# GMR advice needed



## dholth01 (Jan 21, 2008)

In the month I have been using this website I am very impressed at how generous people are about giving valuable advise. I have been fishing all my life but have never have owned a boat until this year. From what I have been reading it sounds like the GMR is a great local resource to catch fish. My main interest is Smallmouth and Largemouth, but I really like to catch anything. I live close to West Carrollton and cross the GMR everyday to go to work. I have fished many lakes in my day but never a river. So what my questions are is there good fishing in the West Carrollton area? And any tips or advice would be appreciated. I am very excited about the opportunity to fish this river now and am ready for the weather to break!

Thank you for the help


----------



## chrsvic (Apr 20, 2005)

I used to fish with a friend of mine down near Middletown, there was a little park with a boat ramp above a low level dam. He said the dam has sinced washed out, but it was very good area for smallmouth bass. (I think it was near Rte 4?, but its been 15 years since i fished there, i think.) I think the river down south gets fished more for catfish than bass, but they are in there. Rubber crawdad jigs, spinners, rapalas, all work good.


----------



## flathead10 (Dec 23, 2007)

If you live in WC you have an excellent smallmouth fishery at your doorstep. largemouth are there as well but the smallmouth fishing is superb. And lets not forget the bonus saugeyes to be had too. Multiple species to be caught in the section your speaking of.


----------



## MadRad (May 8, 2005)

This is an interesting fishery that doesn't get a lot of attention, which is good. You will see a bunch of people below the lo-head dams in the spring but a lot of the river is left untouched.

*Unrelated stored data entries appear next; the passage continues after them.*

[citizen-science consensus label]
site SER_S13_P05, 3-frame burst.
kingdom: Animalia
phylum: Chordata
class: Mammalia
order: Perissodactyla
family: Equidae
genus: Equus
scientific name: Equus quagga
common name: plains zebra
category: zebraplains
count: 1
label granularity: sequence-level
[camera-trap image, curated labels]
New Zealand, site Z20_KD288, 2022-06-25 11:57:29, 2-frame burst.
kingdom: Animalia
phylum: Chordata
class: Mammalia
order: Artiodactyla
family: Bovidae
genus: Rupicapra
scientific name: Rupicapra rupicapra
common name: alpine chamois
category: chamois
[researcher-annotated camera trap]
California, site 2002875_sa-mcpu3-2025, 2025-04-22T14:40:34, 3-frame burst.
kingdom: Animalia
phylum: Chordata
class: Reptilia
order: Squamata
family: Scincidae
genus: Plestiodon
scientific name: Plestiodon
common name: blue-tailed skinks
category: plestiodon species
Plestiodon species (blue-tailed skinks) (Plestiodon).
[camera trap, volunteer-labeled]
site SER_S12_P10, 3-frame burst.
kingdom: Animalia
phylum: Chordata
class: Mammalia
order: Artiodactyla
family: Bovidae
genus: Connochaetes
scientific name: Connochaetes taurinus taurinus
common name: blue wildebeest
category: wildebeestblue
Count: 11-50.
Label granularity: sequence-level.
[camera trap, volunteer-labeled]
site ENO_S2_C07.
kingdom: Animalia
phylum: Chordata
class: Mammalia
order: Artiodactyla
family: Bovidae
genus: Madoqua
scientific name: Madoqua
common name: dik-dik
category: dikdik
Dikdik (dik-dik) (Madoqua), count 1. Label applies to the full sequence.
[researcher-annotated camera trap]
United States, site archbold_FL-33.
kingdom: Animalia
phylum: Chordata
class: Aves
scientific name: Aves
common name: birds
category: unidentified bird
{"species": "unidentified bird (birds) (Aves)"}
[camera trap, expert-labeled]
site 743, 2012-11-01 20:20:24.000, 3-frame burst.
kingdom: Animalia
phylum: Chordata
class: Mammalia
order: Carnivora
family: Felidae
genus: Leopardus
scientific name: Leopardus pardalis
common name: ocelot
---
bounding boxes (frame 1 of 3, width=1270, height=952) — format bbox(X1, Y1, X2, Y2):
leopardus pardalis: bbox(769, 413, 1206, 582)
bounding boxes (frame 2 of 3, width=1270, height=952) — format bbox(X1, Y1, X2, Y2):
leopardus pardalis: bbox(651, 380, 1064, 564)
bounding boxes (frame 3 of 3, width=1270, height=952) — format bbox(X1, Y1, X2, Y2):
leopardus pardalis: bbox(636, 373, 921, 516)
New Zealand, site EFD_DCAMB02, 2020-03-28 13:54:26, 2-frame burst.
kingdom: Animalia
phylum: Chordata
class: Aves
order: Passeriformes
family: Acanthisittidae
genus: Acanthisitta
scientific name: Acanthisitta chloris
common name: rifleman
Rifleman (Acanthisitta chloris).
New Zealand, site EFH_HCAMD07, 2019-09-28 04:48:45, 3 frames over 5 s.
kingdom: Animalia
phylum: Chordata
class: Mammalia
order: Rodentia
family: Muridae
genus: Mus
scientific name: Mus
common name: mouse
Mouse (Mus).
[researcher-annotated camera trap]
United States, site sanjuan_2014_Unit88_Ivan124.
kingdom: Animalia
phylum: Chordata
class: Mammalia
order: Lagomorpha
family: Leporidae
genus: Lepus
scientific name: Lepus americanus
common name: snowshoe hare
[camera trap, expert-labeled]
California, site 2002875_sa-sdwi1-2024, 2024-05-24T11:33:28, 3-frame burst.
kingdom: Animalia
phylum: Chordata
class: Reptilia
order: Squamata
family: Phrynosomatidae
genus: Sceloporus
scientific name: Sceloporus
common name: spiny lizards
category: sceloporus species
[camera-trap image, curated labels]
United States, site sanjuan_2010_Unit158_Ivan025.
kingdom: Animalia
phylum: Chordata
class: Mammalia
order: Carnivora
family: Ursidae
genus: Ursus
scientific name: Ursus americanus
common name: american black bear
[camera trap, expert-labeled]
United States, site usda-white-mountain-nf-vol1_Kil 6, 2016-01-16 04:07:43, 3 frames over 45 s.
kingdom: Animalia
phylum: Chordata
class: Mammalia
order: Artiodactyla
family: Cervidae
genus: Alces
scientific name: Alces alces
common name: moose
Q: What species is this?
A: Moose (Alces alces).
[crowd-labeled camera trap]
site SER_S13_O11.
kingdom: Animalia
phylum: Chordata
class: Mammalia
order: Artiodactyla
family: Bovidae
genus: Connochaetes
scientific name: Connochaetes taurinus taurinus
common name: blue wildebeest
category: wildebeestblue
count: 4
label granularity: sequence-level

The hog carp are a blast in the warm months. You will find the shallow banks over by UD arena an easy access place.  

A friend uses a small john boat to fish downtown dayton. Says the best action on smallies is with a tube jig working the structure. There is a lot of structures since they started reworking the bridges there.  

For saugeye in the spring and fall, use minnow cranks or jig head twister tails. The preferred colors seem to be pearl white or chart. Check the USGS stream flow website first though. Water flow needs to be around 3000 cfs or less. Much higher than this and you are wasting your time looking for pockets on a blown out river. Right now, I'm waiting for the water to come down after this melt so I can try for some saugeyes.

I've had a lot of good times here. Good luck and tight lines.
Rick


----------



## dinkbuster1 (Oct 28, 2005)

MadRad said:


> A friend uses a small john boat to fish downtown dayton. Says the best action on smallies is with a tube jig working the structure. There is a lot of structures since they started reworking the bridges there.


think i talked to your friend once while taking a break riding the bike trails. small jon with a trolling motor on the front?


----------



## dholth01 (Jan 21, 2008)

Thank you for the help


----------



## dholth01 (Jan 21, 2008)

Now where I cross the GMR is farmersville-west carrollton rd. That looks like good fishing there but I have never seen a boats down there. Is there not access to that part of the river?


----------



## flathead10 (Dec 23, 2007)

They closed the boat ramp in Miamisburg and that was the only boat ramp. You can however drag a boat there and drop it in. I have had a hard time making it past some areas. Maybe put in up river some and float down? May be a wild ride though in a small boat! pretty fast and rocky flow thru there. Have caught flatheads on the upriver side of bridge and have always wanted to fish that rip rap on the downriver side of the bridge for smallies. looks awesome. I have tried several times to make it up through there. My destination is the gravel pit on the backside of the pit you see from the bridge. It flows into the river from erosion on the very backside and if i'm able to float into it, well..., i'm fishin' it! Want to mention these were not the greatest of fishing trips, but man they are some of the most memorable exciting ones mostly cause we were the only fools on that stretch of river boating or fishing it, lots of prime spots and riffles, but it is very unfished as well.  And I continue on, Looking for my next secret spot.


----------



## dholth01 (Jan 21, 2008)

Like I said I dont have any experience on a river with a boat. I have a bass tracker with a 60 HP motor. It does not have a prop guard on it. Should I have one before even thinking about putting it in the GMR or is it no big deal.


----------



## HOTTFINGER (Apr 14, 2004)

There are 2 good ramps in the WC are. One is just above a dam and the other is about 1.5 miles up river off East River Road. From the dam in WC you can run at top speed for nearly 3 miles or to just a couple hundred yards below the Sunwatch Village. There are some shallow water areas that could cause a problem if you don't know where they are. But if you take it easy for a few trips, you should have no problem. It's a good fishery--good numbers of SM, LM, some Spots,White Bass,Saugeye, Catfish, Blue Gill, Carppie, Carp,Suckers and a Pike or two. If you want to bank fish the WC area, try the dam and the washed out dam and the area immediately below them both. They're within a quarter mile of each other.

No prop guard needed in this area.


----------



## dholth01 (Jan 21, 2008)

Thank you. I have another question. It seems as though the river has not been at an acceptable level to put a boat on for a while. What is a good indicator when it is safe to put a boat on the river? And is this rain ever gonna stop.


----------